Directions: Express the stretch of data from its beginning through the line containing "5027 millimetres" as a JSON list of strings, one string per line, leaving out blank lines.

Records for this exercise:
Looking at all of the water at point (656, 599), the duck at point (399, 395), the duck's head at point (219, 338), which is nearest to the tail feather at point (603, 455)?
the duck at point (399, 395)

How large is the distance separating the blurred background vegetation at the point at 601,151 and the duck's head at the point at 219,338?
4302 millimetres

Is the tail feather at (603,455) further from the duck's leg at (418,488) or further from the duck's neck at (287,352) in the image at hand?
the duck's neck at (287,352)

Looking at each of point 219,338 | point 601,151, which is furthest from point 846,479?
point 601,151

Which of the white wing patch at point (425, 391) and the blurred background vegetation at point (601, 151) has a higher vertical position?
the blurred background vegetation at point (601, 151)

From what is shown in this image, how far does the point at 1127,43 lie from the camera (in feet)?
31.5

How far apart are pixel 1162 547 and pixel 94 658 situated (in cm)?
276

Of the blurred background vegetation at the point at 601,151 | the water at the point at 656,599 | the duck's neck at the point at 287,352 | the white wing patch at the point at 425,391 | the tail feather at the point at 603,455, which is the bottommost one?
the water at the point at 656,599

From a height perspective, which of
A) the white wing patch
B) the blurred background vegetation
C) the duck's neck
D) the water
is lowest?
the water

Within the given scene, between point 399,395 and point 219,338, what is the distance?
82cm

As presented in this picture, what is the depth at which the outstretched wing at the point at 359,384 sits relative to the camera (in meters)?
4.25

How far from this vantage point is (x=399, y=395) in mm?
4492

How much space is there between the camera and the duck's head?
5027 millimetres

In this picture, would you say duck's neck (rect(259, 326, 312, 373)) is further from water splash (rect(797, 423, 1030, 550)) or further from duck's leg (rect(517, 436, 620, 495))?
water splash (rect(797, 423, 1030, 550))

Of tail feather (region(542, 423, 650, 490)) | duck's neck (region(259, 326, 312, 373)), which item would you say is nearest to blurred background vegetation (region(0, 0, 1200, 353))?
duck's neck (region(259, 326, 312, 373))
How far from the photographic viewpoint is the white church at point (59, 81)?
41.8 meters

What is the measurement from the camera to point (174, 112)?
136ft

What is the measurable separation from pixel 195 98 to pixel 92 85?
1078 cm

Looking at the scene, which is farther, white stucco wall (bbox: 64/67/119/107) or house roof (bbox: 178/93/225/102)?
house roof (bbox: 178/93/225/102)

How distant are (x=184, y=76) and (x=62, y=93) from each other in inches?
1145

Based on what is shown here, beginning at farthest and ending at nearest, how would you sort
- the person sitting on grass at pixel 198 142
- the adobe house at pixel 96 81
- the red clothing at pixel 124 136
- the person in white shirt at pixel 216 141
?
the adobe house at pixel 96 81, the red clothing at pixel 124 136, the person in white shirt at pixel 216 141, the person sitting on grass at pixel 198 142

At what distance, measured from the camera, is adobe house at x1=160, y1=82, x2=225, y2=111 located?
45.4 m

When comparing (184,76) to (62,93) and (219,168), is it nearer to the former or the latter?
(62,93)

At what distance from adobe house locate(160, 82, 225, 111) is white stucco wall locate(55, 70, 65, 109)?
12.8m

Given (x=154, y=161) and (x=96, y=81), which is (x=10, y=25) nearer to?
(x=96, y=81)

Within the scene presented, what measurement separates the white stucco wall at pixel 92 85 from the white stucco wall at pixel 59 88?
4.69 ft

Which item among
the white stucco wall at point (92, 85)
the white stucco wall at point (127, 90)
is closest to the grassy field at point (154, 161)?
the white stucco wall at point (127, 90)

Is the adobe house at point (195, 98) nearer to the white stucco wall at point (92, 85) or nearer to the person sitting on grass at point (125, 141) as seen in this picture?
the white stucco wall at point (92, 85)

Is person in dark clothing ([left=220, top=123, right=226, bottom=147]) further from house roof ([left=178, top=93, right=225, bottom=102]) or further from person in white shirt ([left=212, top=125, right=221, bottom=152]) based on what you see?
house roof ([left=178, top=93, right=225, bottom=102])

Task result:
[
  "Looking at all of the water at point (656, 599), the duck at point (399, 395), the duck's head at point (219, 338), which is nearest to the tail feather at point (603, 455)?",
  "the duck at point (399, 395)",
  "How large is the distance separating the blurred background vegetation at the point at 601,151 and the duck's head at the point at 219,338?",
  "4302 millimetres",
  "Is the tail feather at (603,455) further from the duck's leg at (418,488) or further from the duck's neck at (287,352) in the image at hand?",
  "the duck's neck at (287,352)",
  "Looking at each of point 219,338 | point 601,151, which is furthest from point 846,479?",
  "point 601,151",
  "Which of the white wing patch at point (425, 391) and the blurred background vegetation at point (601, 151) has a higher vertical position?",
  "the blurred background vegetation at point (601, 151)",
  "From what is shown in this image, how far does the point at 1127,43 lie from the camera (in feet)?",
  "31.5",
  "How far apart are pixel 1162 547 and pixel 94 658 situated (in cm)?",
  "276",
  "Of the blurred background vegetation at the point at 601,151 | the water at the point at 656,599 | the duck's neck at the point at 287,352 | the white wing patch at the point at 425,391 | the tail feather at the point at 603,455, which is the bottommost one?",
  "the water at the point at 656,599",
  "From a height perspective, which of",
  "A) the white wing patch",
  "B) the blurred background vegetation",
  "C) the duck's neck",
  "D) the water",
  "is lowest?",
  "the water",
  "Within the given scene, between point 399,395 and point 219,338, what is the distance?",
  "82cm",
  "As presented in this picture, what is the depth at which the outstretched wing at the point at 359,384 sits relative to the camera (in meters)?",
  "4.25",
  "How far from this vantage point is (x=399, y=395) in mm?",
  "4492",
  "How much space is there between the camera and the duck's head?",
  "5027 millimetres"
]